- Raw data -
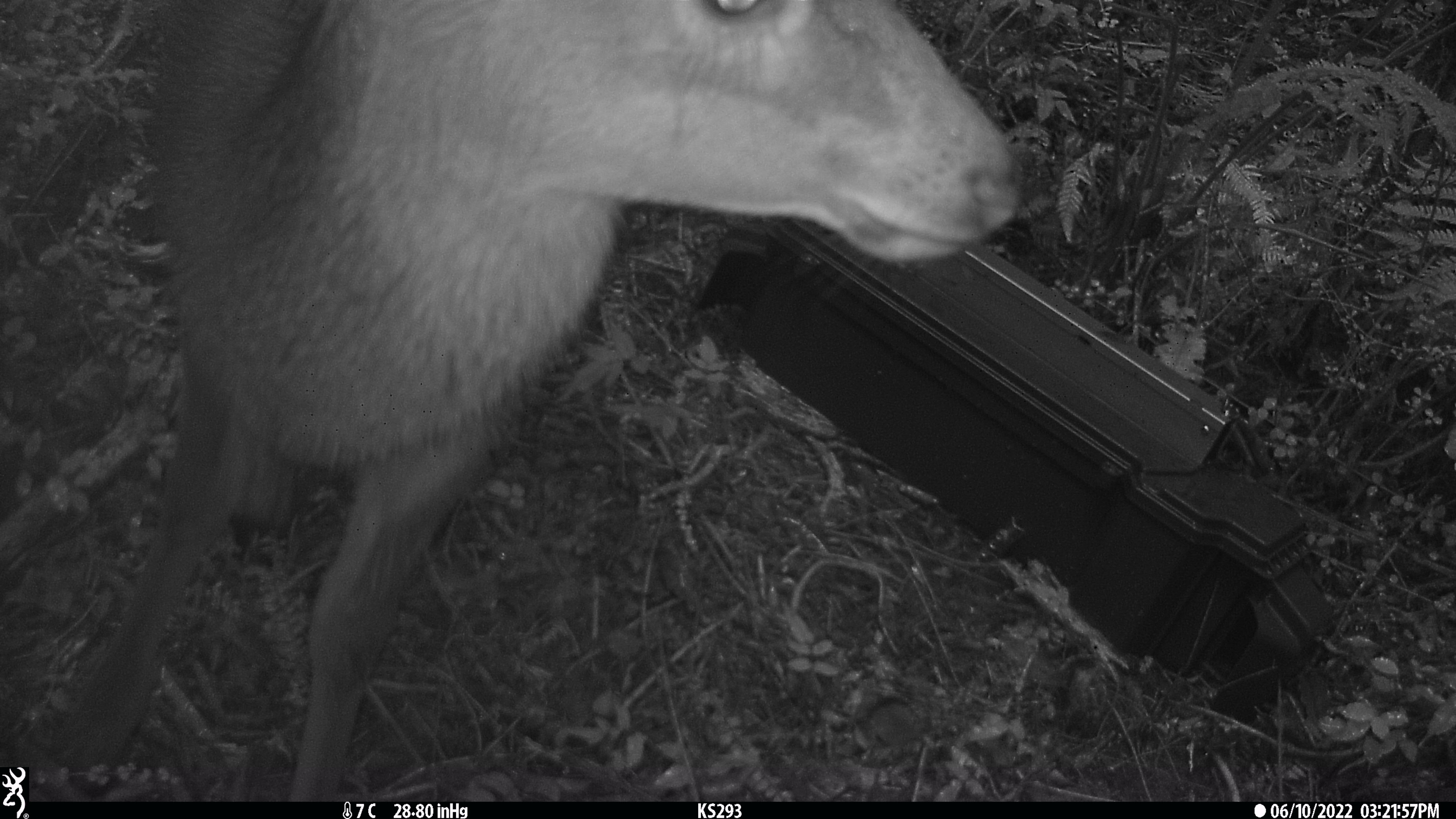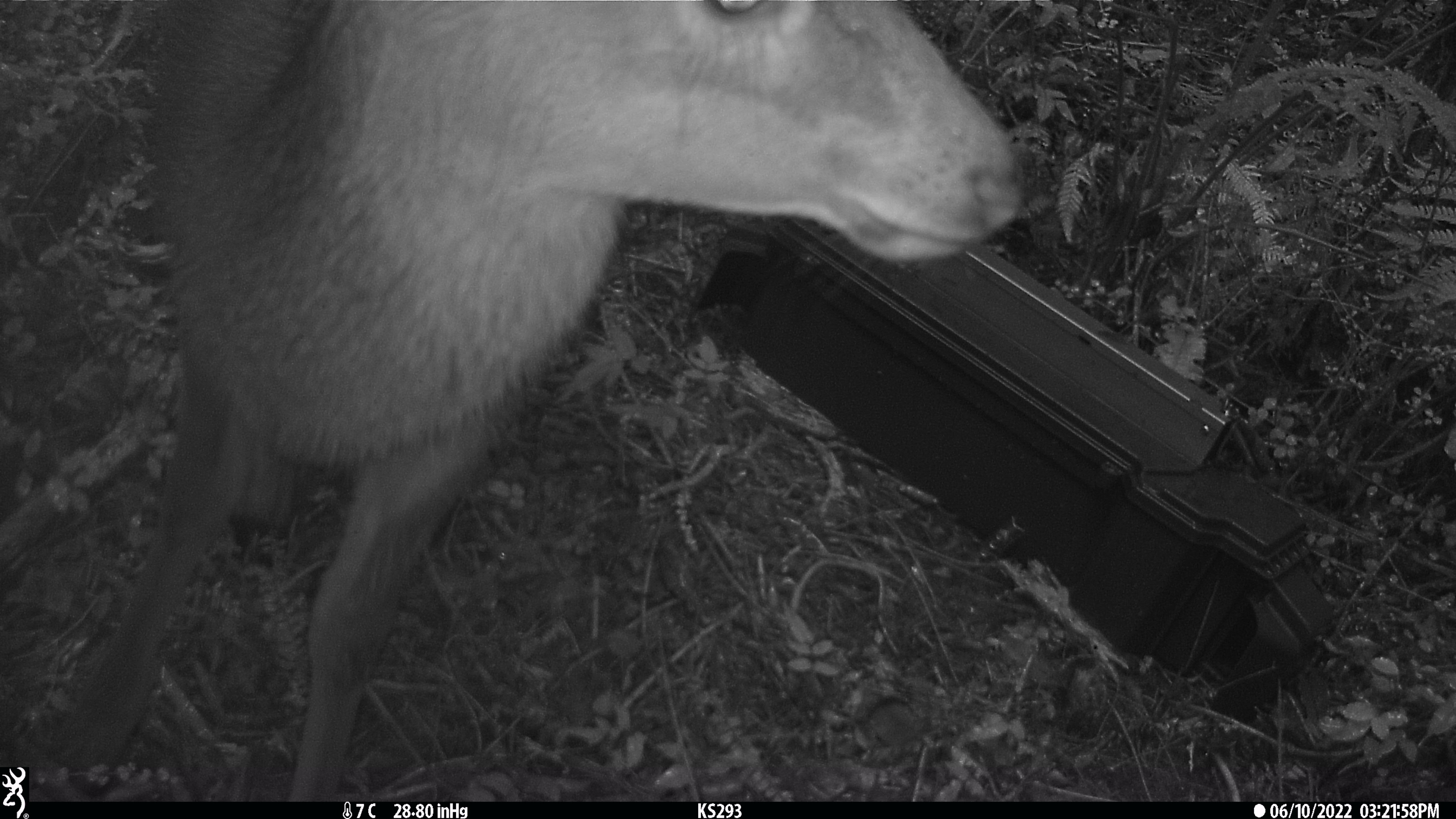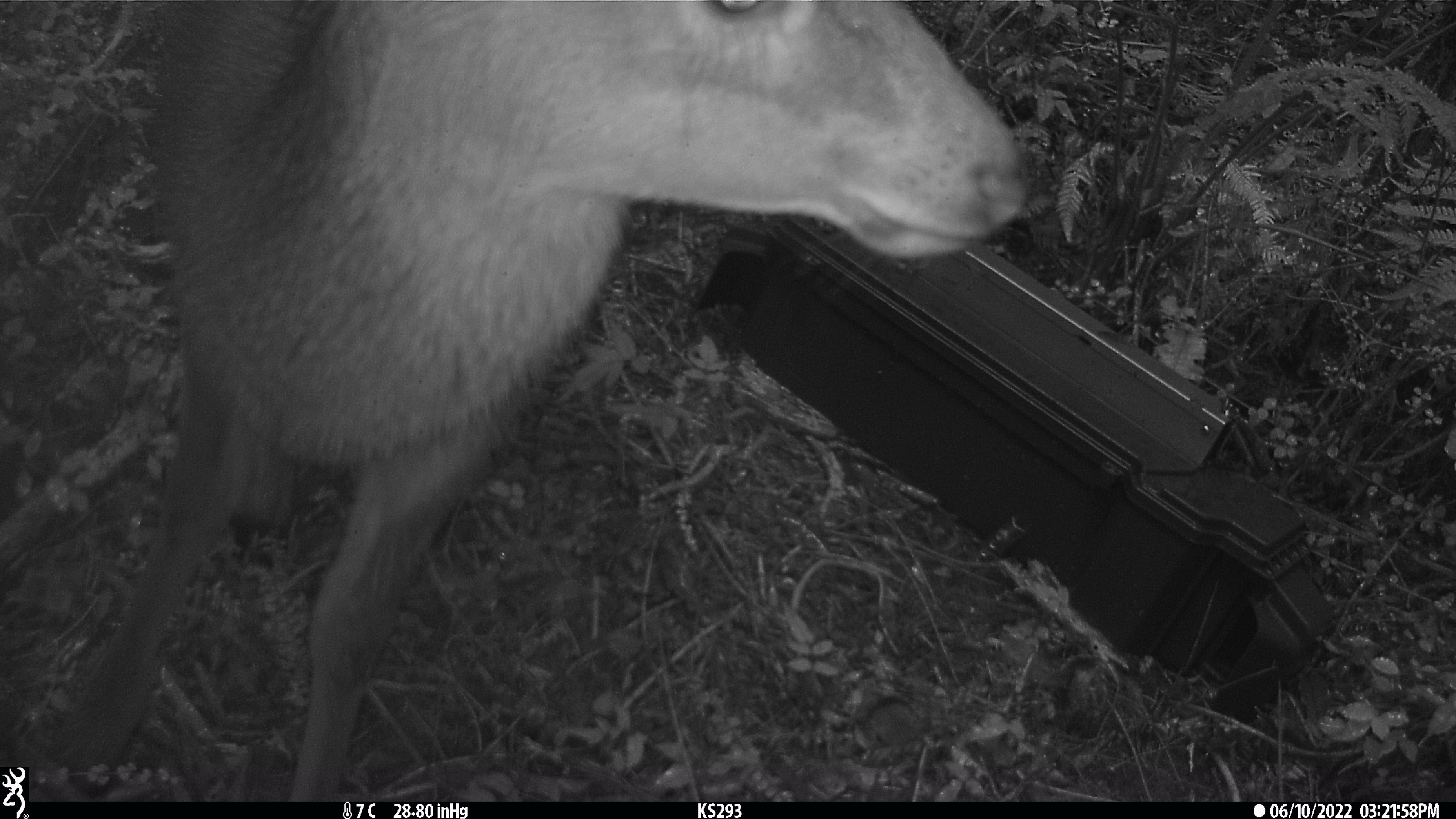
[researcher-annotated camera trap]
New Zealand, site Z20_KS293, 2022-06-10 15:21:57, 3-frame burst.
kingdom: Animalia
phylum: Chordata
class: Mammalia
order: Artiodactyla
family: Cervidae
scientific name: Cervidae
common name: deer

- What to do -
An exact copy of the entries from the line containing "class: Mammalia" through the last line is the expected answer.

- Task answer -
class: Mammalia
order: Artiodactyla
family: Cervidae
scientific name: Cervidae
common name: deer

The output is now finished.